Q: What's the biggest mistake players in the healthcare industry are making when it comes to innovation?

RR: It's only possible to judge mistakes in hindsight, since when you're trying to do something new it feels fraught with mistakes all along the path. That being said, there's certainly a discernable pattern of practices that more often lead to good results or bad.

Scaling new interventions or new technologies prematurely, before securing evidence you're heading in the right direction, is one. Likewise, thinking cool pilots equals good innovation is equally flawed, as inadequate investment in scaling the changes that register strong early signals means you're unlikely to achieve material impact. Failing to understand how to situate and design solutions so they don't add more time or effort to already overburdened clinicians' plates is another. I'm also still seeing a failure to focus adequately on accelerating long sales cycles, where the industry could use more innovation, and generally weak evidence attempting to support business models.

Finally, I see mistakes along the lines of trying to build too much into existing EMRs before you really know what to build.
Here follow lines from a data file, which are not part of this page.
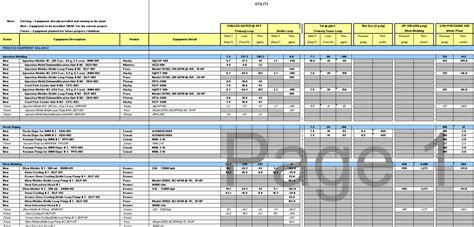 manufacturing feasibility study template feasibility studies pet terra systems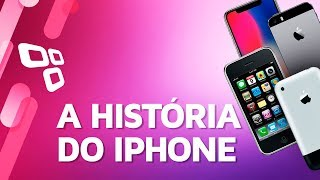 A história do iPhone - Tecmundo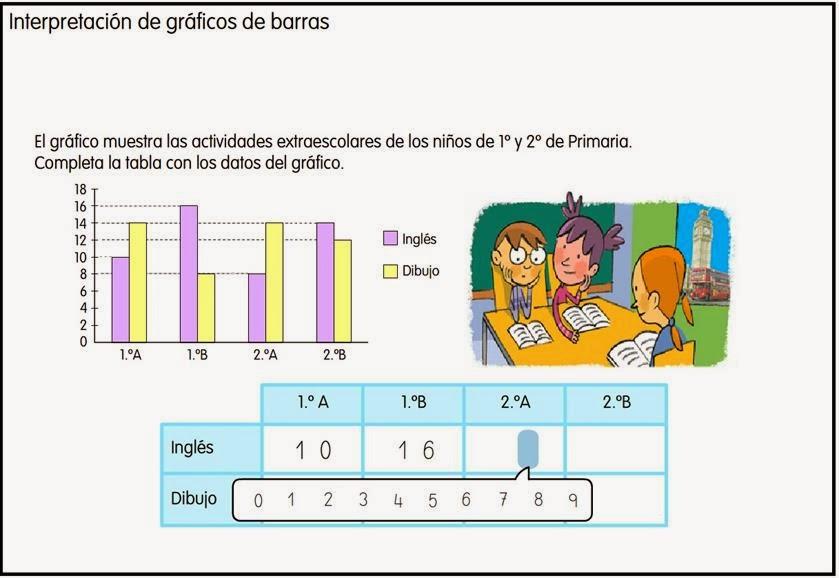 diagrama de barras definicion para ni c3 b1os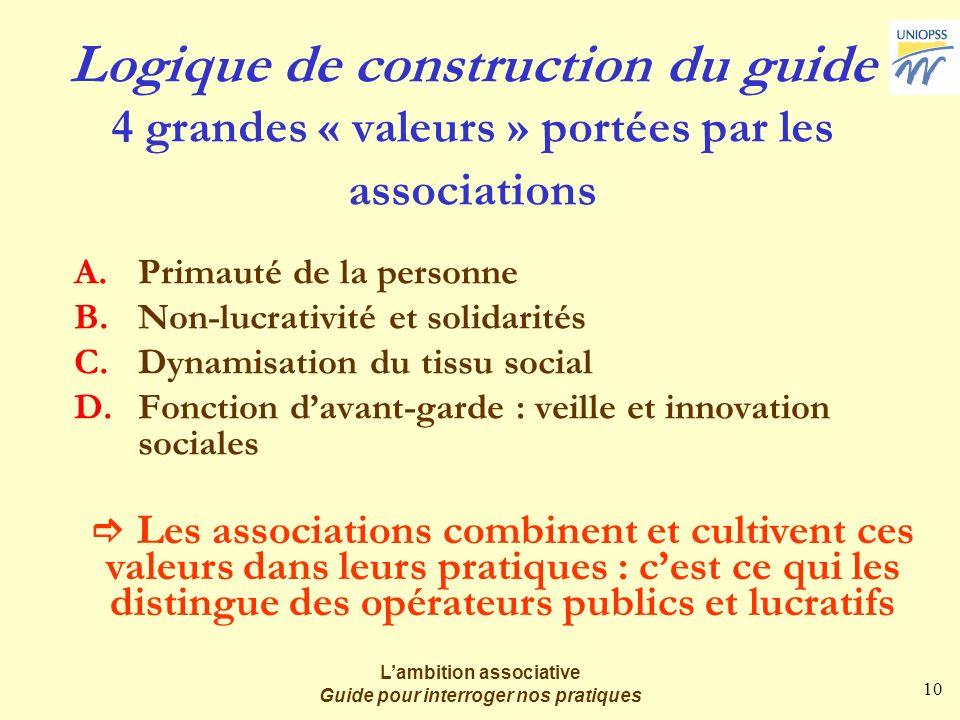 10 Lambition associative Guide pour interroger nos pratiques Logique de construction du guide 4 grandes « valeurs » portées par les associations A.Pri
That's not the fastest path, nor one that's particularly designed for rapid iteration. Groups operating under the belief that it's acceptable to simply check things off a feature checklist, as if the functionality either existing or not is what matters — as opposed to that functionality achieving specific measurable outcomes — won't fare well in an increasingly demanding environment where performance and economics get scrutinized.

Q: What's an innovation initiative you're especially excited about? 
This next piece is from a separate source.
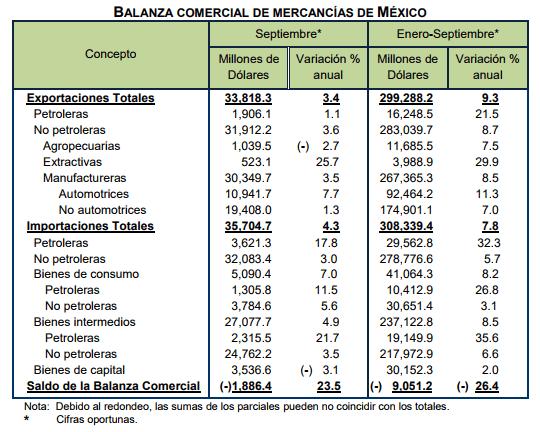 Las exportaciones mexicanas crecen un 3,4% anual en septiembre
RR: I love so much about the work I see emerging from our teams' efforts; it's really hard to pick just one. One recent project that blew me away was led by Kat Lee, MD, and Lauren Hahn of our Center for Digital Health and Mike Tecce, DO, of our plastic surgery team, supported by an incredible cast, to completely reimagine the patient experience around breast reconstruction surgery.

Traditionally, patients had to return to the clinic for five follow-up post-operative visits for issues ranging from surgical drain removal to inspecting the surgical site. Rather than merely trying to make each visit faster, more convenient or more pleasant, the team moved four of the five post-operative follow-up visits from the clinic to the home. To do this, Kat, Lauren and Mike worked with our home care group to transition drain removals to the home setting. They also introduced conversational two-way texting to stay connected to the patients and remain in a position to monitor and detect emerging issues remotely. With each visit taking patients up to five hours from leaving to returning home, this transition saved patients and their families 20 hours of effort — along with associated costs and inconveniences.
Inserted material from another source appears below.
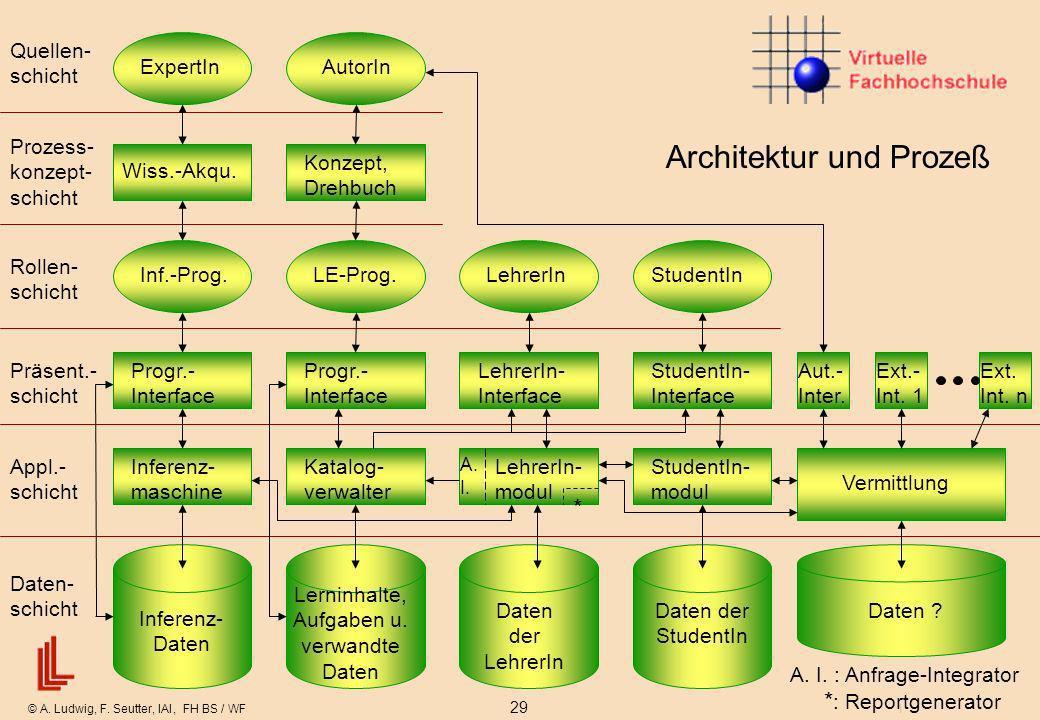 © A. Ludwig, F. Seutter, IAI, FH BS / WF 29 Dienstag, 2. Mai 2000 Architektur und Prozeß ExpertIn Inf.-Prog. AutorIn LehrerInStudentInLE-Prog. Wiss.-A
An element of their work that I think was brilliant was their recognition that the in-person visits delivered values such as reassurance and empathy that we didn't want to lose, so they designed elements of emotional support and education back in to the new path.

My favorites of their solutions — besides the ability to identify and address any concern quickly and at any time using the automated texting service — were based on insights garnered from both the struggles and the successes of prior patients that were previously not in focus for clinical teams. They learned about how uncomfortable it is to have drains pulling on your skin all the time, how hard it is to shower and how plastic seat belts go right across the surgical site, causing more soreness and aggravation. These insights led them to assemble best-in-class products, such as a soft robe with inside pockets supporting the drains, a waterproof device to make showering with the drains more manageable and a padded seat belt cover, so patients can resume daily activities with improved comfort.

Transitioning 80 percent of required follow-up visits to the home also, of course, created significant capacity to get more new patients in much faster, improving both access and the division's economics. The work with home care both introduced meaningful convenience for patients who could remain comfortably at home and drove appropriate revenues for home care. There were wins across the board, with delighted patients, great clinical outcomes and improved finances.